> Testo estratto:

BILDERBERG: COMPLOTTISMO O ANALISI DI CLASSE
Senza dubbio tra i motivi che tendono a suscitare la curiosità del pubblico sul Bilderberg e contribuisce all’alone di mistero che lo circonda, è dovuto alla segretezza sui contenuti dei dibattiti, nonché la presenza a questi dibattiti del Ghota economico e politico di USA e Europa Occidentale. La ragione principale è però riconducibile alla sempre più diffusa percezione di impotenza dal parte del cosiddetto “cittadino comune” nei confronti di un economia e di una politica che sfuggono alla sua comprensione. Una crisi economica cominciata alla metà degli anni ’70 e sembra non finire mai (anzi si accentua), il potere astrato e sfuggente dei mercati finanziari, la stessa vicenda dei debiti pubblici e dell’euro, con le conseguenze devastanti sulle condizioni di vita e di lavoro di centinaia di milioni di lavoratori, favoriscono la sensazione dell’esistenza di forze oscure e incontrollabili. Una testimonianza evidente di questo stato psicologico di massa può essere individuato nella fortuna di romanzi alla Dan Brown e di innumerevoli saggi su massoneria, sette segrete, tra cui gli Illuminati (che vengono collegati al Bilderberg), e chi ne ha più ha ne metta. In un clima come questa, diventa facile, ad attribuire le cause di quanto sta succedendo all’esistenza di complotti e di gruppi che, come una specie di grande cupola, reggono un “nuovo ordine mondiale”.
Questo tipo approccio, fortemente dominante a livello mediatico, limita la comprensione della natura e del ruolo di organizzazioni come il Bilderberg e la Trilaterale. E, in definita, anche la consapevolezza della loro pericolosità, poiché diventa facile derubricare le critiche come fantasie complottiste oppure come critiche folk di qualche giornalista a caccia di scoop.
UNA NUOVA FORMAZIONE DI CAPITALI E CAPITALISTI
Il Bilderberg è una delle organizzazioni, tra le più importanti, della classe capitalistica internazionale. Negli anni ’90 ci fu il fenomeno denominato “globalizzazione”. Sarebbe più corretto dire si stava attuando la mondializzazione del Modo di Produzione Capitalistico (formazione di un unico sistema capitalista mondiale, esteso a tutti i paesi, che è andata ben oltre la fase dell’internazionalizzazione del MPC – anni ’70 – in cui ai paesi semicoloniali si sono aggiunti gli e paesi cosiddetti “socialisti” o che ancora si definiscono tali come la Cina, nel ruolo di fornitura di materie prime e semilavorate e di produzione di manufatti a bassi salari e senza alti costi concernenti la sicurezza e alla protezione dell’inquinamento) nelle fusioni e aggregazioni che crearono grandi imprese produttive mondiali[1] nell’ulteriore sviluppo della finanziarizzazione e della speculazione.

> Compito A: Modifica il brano del testo sul Bilderberg, da "Questo tipo approccio, fortemente" giù fino a "caccia di scoop.", sostituendo "giornalista" con "cronista", e riportalo per intero.

> Righe di dati:

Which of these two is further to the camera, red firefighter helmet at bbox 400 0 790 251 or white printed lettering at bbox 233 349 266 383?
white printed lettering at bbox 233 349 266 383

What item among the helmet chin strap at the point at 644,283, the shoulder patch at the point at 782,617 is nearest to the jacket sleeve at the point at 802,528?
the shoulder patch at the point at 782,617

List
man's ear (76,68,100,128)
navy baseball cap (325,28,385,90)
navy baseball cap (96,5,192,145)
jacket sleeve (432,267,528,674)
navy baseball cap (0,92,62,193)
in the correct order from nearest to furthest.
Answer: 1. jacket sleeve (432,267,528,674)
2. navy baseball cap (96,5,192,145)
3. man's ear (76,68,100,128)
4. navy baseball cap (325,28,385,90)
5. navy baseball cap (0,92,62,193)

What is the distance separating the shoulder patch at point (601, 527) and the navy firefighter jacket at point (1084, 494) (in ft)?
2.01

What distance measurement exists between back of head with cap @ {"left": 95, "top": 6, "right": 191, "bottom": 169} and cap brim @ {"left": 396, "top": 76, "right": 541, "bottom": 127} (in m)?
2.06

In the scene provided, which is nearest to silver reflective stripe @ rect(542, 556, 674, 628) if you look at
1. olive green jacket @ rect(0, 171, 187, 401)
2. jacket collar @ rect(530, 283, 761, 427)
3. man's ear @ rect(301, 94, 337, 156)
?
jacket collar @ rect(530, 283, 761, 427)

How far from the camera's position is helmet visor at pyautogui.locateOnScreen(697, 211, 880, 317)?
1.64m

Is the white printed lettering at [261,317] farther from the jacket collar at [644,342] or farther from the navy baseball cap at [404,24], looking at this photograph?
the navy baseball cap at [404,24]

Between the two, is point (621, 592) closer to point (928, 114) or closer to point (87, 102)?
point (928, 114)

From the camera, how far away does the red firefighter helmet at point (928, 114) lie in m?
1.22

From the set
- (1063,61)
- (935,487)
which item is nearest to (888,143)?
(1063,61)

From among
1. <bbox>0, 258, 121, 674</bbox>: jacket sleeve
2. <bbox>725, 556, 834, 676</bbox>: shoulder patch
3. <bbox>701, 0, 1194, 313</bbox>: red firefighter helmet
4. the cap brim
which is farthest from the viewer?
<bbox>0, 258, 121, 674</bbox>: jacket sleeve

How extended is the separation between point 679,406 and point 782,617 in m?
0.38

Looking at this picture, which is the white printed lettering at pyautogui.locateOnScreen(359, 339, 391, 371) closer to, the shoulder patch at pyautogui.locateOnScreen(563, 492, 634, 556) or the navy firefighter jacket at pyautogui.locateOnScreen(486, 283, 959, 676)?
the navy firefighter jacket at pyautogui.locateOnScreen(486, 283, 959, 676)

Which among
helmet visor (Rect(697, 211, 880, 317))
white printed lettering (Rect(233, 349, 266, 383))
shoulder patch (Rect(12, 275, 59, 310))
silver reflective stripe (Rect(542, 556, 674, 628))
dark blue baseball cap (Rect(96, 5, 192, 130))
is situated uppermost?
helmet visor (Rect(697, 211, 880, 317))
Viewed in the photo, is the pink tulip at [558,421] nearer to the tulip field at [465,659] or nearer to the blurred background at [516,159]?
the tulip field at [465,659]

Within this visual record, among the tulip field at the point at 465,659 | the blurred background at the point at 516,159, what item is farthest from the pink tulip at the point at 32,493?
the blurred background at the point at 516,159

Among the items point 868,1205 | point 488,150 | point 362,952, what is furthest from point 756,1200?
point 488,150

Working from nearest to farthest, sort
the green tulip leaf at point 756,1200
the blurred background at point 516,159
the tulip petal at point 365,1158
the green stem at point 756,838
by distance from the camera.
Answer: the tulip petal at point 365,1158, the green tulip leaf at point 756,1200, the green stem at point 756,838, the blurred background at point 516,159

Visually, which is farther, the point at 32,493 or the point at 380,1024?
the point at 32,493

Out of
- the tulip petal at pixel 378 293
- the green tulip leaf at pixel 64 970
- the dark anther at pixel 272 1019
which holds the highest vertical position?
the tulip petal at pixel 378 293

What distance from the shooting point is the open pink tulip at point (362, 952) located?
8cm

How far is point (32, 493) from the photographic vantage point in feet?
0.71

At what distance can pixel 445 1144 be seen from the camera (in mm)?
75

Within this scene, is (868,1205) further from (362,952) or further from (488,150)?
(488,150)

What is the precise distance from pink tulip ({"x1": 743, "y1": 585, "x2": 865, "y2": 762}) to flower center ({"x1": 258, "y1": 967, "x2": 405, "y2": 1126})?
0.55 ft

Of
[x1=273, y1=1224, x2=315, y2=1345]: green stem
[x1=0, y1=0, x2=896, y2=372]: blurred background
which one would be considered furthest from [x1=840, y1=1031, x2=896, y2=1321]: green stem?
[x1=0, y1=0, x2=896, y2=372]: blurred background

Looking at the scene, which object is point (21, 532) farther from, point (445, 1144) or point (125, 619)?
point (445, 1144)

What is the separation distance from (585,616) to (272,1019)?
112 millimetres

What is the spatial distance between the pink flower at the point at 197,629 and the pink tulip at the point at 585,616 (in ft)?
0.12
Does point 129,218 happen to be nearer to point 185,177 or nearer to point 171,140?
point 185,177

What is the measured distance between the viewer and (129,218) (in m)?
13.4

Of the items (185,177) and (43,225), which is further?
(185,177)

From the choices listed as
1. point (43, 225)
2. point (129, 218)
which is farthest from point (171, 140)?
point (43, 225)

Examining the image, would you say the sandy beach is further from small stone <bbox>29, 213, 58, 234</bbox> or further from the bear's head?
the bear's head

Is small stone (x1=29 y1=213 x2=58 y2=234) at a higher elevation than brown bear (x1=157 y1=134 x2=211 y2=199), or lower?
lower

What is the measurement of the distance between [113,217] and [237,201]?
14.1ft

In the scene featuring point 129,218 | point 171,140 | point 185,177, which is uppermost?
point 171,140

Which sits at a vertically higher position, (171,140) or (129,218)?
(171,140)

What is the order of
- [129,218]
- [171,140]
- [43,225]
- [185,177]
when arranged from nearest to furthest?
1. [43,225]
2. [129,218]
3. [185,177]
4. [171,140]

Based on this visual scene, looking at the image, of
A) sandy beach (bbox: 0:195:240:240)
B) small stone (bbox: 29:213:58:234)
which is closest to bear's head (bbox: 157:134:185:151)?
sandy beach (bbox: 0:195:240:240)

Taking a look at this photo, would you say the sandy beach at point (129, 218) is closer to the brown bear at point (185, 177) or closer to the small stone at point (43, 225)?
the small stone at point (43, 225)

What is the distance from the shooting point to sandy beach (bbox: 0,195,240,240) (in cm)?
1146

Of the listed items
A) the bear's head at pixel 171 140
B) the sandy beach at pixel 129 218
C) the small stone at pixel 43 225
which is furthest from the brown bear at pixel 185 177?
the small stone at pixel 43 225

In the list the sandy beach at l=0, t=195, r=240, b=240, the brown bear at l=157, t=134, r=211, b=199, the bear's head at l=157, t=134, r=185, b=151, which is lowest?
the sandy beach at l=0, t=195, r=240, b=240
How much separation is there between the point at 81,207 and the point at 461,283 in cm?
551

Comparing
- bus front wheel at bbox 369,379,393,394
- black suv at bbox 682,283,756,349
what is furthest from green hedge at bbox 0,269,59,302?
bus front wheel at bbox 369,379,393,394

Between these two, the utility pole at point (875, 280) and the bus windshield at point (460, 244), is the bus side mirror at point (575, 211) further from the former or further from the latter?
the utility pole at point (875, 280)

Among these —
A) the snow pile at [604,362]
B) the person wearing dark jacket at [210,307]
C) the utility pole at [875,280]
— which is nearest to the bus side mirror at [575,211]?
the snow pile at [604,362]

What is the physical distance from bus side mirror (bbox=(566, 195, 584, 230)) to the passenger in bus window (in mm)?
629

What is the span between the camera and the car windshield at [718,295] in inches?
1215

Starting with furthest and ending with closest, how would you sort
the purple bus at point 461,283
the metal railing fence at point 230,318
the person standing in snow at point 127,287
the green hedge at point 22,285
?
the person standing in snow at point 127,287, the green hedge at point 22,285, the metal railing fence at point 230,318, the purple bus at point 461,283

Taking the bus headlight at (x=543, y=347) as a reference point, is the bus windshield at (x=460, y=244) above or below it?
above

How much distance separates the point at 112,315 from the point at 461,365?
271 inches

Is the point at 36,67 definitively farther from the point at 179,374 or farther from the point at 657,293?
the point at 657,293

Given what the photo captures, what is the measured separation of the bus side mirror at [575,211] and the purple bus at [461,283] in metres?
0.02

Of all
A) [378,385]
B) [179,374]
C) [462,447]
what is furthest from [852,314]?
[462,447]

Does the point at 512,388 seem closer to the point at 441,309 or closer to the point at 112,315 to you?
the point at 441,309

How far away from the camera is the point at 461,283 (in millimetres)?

> Compito B: Indica quante righe dei record contengono la stringa "snow", tenendo conto di maiuscole e minuscole; rispondi soltanto con il numero.

> Risposta completa A:
Questo tipo approccio, fortemente dominante a livello mediatico, limita la comprensione della natura e del ruolo di organizzazioni come il Bilderberg e la Trilaterale. E, in definita, anche la consapevolezza della loro pericolosità, poiché diventa facile derubricare le critiche come fantasie complottiste oppure come critiche folk di qualche cronista a caccia di scoop.

> Risposta completa B: 4